» **Goal 1**
Repeat the lines of the records between the line holding "What is [562,155]" and the end of the records, inclusive, exactly as they appear.
+ + + + +
South Otago honey is the bee's knees

Allen McCaw receives his supreme award from sponsor Kevin Powell (left), of Kiwi Labels. Photo: Supplied by Apiculture
Allen McCaw receives his supreme award from sponsor Kevin Powell (left), of Kiwi Labels. Photo: Supplied by Apiculture
Victory was sweet for Allen McCaw, of Milburn Apiaries, when his honey was judged as the nation's best.

After vying for the honey industry's top honours for the past nine years, Otago's honey doyen took out the supreme award in the ApiNZ National Honey Competition this week. The win came on the strength of the boutique apiary's high overall rating across four honey classes, with its specialty creamed clover honey rated best in class.

''We've been entering since the inception of the awards, around nine years. While we've done well, this is the first time we extended our mix to four ranges across light, medium and dark varieties. All seemed to do well with the judges,'' said Mr McCaw.

In the end, Milburn scooped two golds, a silver and a bronze. Three scores counted towards the overall title.

Judges Maureen Conquer, Alessandro Tarentini and Claudine McCormick had the enviable task of tasting and rigorously examining all the entries.

''The quality and quantity of the entries is improving every year, which makes it an absolute pleasure to judge. New Zealand produces some of the finest honeys in the world and we have unique regional varieties that need to be celebrated,'' Ms Conquer said.

Other class winners included Taylor Pass Honey Co, of Blenheim, for the liquid or clear honey class and Kaimai Range Honey, of Tauranga, in the naturally granulated honey class.

Mr McCaw, who considers himself semi-retired, produces about three tonnes of honey annually, from around 200 hives. He attributes the quality of the region's honey to the fact that Otago is still an excellent source of good-quality clover.
+ + + + +
» **Goal 2**
Reproduce the passage of the South Otago honey article between "South Otago honey" and "best in class.", inclusive, word for word.

» **Data to use**
+ + + + +
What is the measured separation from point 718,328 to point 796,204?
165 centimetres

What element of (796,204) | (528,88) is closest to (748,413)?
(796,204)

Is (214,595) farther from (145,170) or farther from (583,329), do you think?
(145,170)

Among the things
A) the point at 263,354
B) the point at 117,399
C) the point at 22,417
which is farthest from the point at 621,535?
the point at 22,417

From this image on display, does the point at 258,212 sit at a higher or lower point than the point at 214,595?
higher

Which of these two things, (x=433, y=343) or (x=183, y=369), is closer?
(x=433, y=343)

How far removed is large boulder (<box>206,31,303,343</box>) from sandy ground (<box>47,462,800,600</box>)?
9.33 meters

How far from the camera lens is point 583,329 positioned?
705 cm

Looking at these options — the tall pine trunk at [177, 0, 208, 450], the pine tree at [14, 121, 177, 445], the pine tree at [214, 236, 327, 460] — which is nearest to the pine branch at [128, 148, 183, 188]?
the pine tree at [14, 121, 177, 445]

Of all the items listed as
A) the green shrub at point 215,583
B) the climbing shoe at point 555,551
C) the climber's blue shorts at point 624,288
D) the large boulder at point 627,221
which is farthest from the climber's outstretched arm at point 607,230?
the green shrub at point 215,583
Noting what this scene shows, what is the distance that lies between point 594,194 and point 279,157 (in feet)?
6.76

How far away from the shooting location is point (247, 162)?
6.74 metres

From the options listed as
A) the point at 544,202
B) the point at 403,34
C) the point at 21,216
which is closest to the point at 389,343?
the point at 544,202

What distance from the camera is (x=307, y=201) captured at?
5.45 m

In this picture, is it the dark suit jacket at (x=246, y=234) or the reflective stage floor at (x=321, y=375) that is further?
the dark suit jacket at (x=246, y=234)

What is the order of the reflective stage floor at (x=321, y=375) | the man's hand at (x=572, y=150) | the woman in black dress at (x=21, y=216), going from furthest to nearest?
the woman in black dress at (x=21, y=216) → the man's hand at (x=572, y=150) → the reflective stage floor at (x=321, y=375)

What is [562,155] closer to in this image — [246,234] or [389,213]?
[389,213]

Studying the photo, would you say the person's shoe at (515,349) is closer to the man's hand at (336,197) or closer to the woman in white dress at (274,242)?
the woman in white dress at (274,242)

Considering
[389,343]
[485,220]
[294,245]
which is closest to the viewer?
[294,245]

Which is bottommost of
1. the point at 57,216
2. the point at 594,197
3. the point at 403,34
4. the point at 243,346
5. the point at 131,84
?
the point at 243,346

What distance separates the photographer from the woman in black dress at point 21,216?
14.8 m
+ + + + +
» **Exercise result 1**
What is [562,155] closer to in this image — [246,234] or [389,213]?
[389,213]

Studying the photo, would you say the person's shoe at (515,349) is closer to the man's hand at (336,197) or closer to the woman in white dress at (274,242)?
the woman in white dress at (274,242)

Considering
[389,343]
[485,220]
[294,245]
which is closest to the viewer?
[294,245]

Which is bottommost of
1. the point at 57,216
2. the point at 594,197
3. the point at 403,34
4. the point at 243,346
5. the point at 131,84
?
the point at 243,346

What distance separates the photographer from the woman in black dress at point 21,216?
14.8 m

» **Exercise result 2**
South Otago honey is the bee's knees

Allen McCaw receives his supreme award from sponsor Kevin Powell (left), of Kiwi Labels. Photo: Supplied by Apiculture
Allen McCaw receives his supreme award from sponsor Kevin Powell (left), of Kiwi Labels. Photo: Supplied by Apiculture
Victory was sweet for Allen McCaw, of Milburn Apiaries, when his honey was judged as the nation's best.

After vying for the honey industry's top honours for the past nine years, Otago's honey doyen took out the supreme award in the ApiNZ National Honey Competition this week. The win came on the strength of the boutique apiary's high overall rating across four honey classes, with its specialty creamed clover honey rated best in class.